Alıştırma Bölümleri |
(A) Mülteciler üzerine yazıda "Tüm yazıları" sözcüklerinden "bir şeyleri yok." sözcüklerine kadar uzanan bölümü harfi harfine yeniden yazınız.
(B) Mülteciler üzerine yazıya göre günümüzün en önemli sorunlarından biri nedir?
(C) Mülteciler üzerine yazıyı, son cümlesinin ardından sürdürünüz.

Verilen Metin |
-*-

• BUGÜNKÜ YENİ ASIR
  • BIST 78.384,78
    EURO 4,4760
    USD 3,8608
    GBP 3,8608
    CHF 3,8608
    JPY 3,8608
SEDA KAYA GÜLER

İyi bir yalan

Tüm yazıları
Giriş Tarihi: 06.04.2016, 00:00
Dünya çok kötü bir yer. Pek çok yerde savaş var. İnsanlar acımasızca birbirlerini öldürüyorlar.
Ne uğruna?
Belli değil. Birilerinin gücü elinde tutma arzusu yüzünden evler yıkılıyor, aileler dağılıyor, köyler yok oluyor, insanlar ölüyor ya da göç etmek zorunda kalıyorlar.
Günümüzün en önemli sorunlarından biri mültecilerin durumu. Yaşamak için göç etmek zorunda kalmış insanlarla dolu dünya. Doğup büyüdükleri topraklarda kalırlarsa ölecekler. Erkeklerin yaşama şansı hiç yok. Kadınları tecavüz bekliyor ve seks kölesi olma durumu. Çocukları da eğer hayatta kalırlarsa zorlu bir hayat mücadelesi. Daha doğrusu hayatta kalma mücadelesi. O yüzden göç ediyorlar. Ölümü göze alarak. Bir umut diyorlar. Belki yaşarız. Ve onurumuzla yaşarız. Bu insanların umutlarından başka bir şeyleri yok.

-*-

Kaynak Materyal |

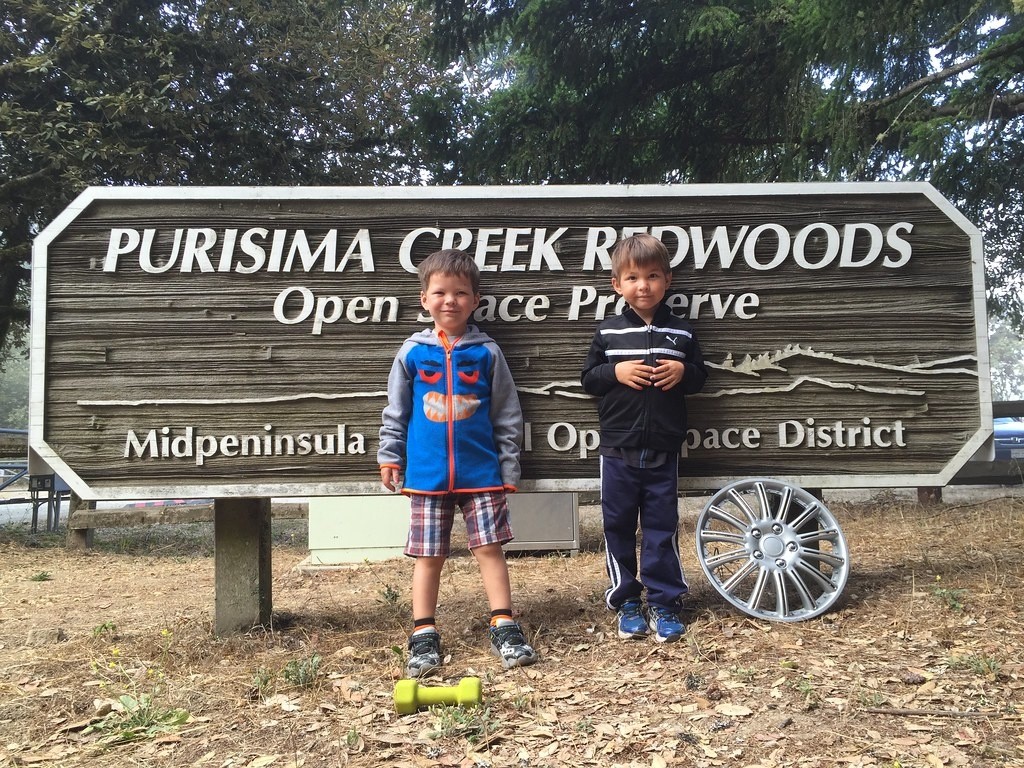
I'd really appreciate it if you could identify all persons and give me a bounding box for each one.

-*-

Görevlere Yanıtlar |
(A)
Tüm yazıları
Giriş Tarihi: 06.04.2016, 00:00
Dünya çok kötü bir yer. Pek çok yerde savaş var. İnsanlar acımasızca birbirlerini öldürüyorlar.
Ne uğruna?
Belli değil. Birilerinin gücü elinde tutma arzusu yüzünden evler yıkılıyor, aileler dağılıyor, köyler yok oluyor, insanlar ölüyor ya da göç etmek zorunda kalıyorlar.
Günümüzün en önemli sorunlarından biri mültecilerin durumu. Yaşamak için göç etmek zorunda kalmış insanlarla dolu dünya. Doğup büyüdükleri topraklarda kalırlarsa ölecekler. Erkeklerin yaşama şansı hiç yok. Kadınları tecavüz bekliyor ve seks kölesi olma durumu. Çocukları da eğer hayatta kalırlarsa zorlu bir hayat mücadelesi. Daha doğrusu hayatta kalma mücadelesi. O yüzden göç ediyorlar. Ölümü göze alarak. Bir umut diyorlar. Belki yaşarız. Ve onurumuzla yaşarız. Bu insanların umutlarından başka bir şeyleri yok.

(B) Mültecilerin durumu.

(C)
Dünya çok kötü bir yer. Kimse etrafında kendisinden olmayan birini görmek istemiyor. Onların dertleriyle ilgilenmeyi istemiyor. Çünkü onun da sorunu var. O da ekonomik krizle boğuşuyor. İş bulamıyor, parası yok vs...

KAYIP ÇOCUKLAR

Bir film seyrettim biraz önce. Tesadüfen rastladım televizyon ekranlarında. Bitmek üzereydi ama rastladığım andan itibaren kilitlendim ekrana. Ve bitirdikten sonra başından itibaren bir kez daha izledim. Filmin adı "The Good Lie/İyi Bir Yalan". 2014 yapımı. İç savaşla boğuşan, terör eylemleriyle canından bezen Sudan'ın kayıp çocuklarını anlatıyor. Başlarda yedi çocuklar. Aynı anne babadan değiller ama kendilerini kardeş olarak görüyorlar. Aynı dünyayı paylaşan kardeşler.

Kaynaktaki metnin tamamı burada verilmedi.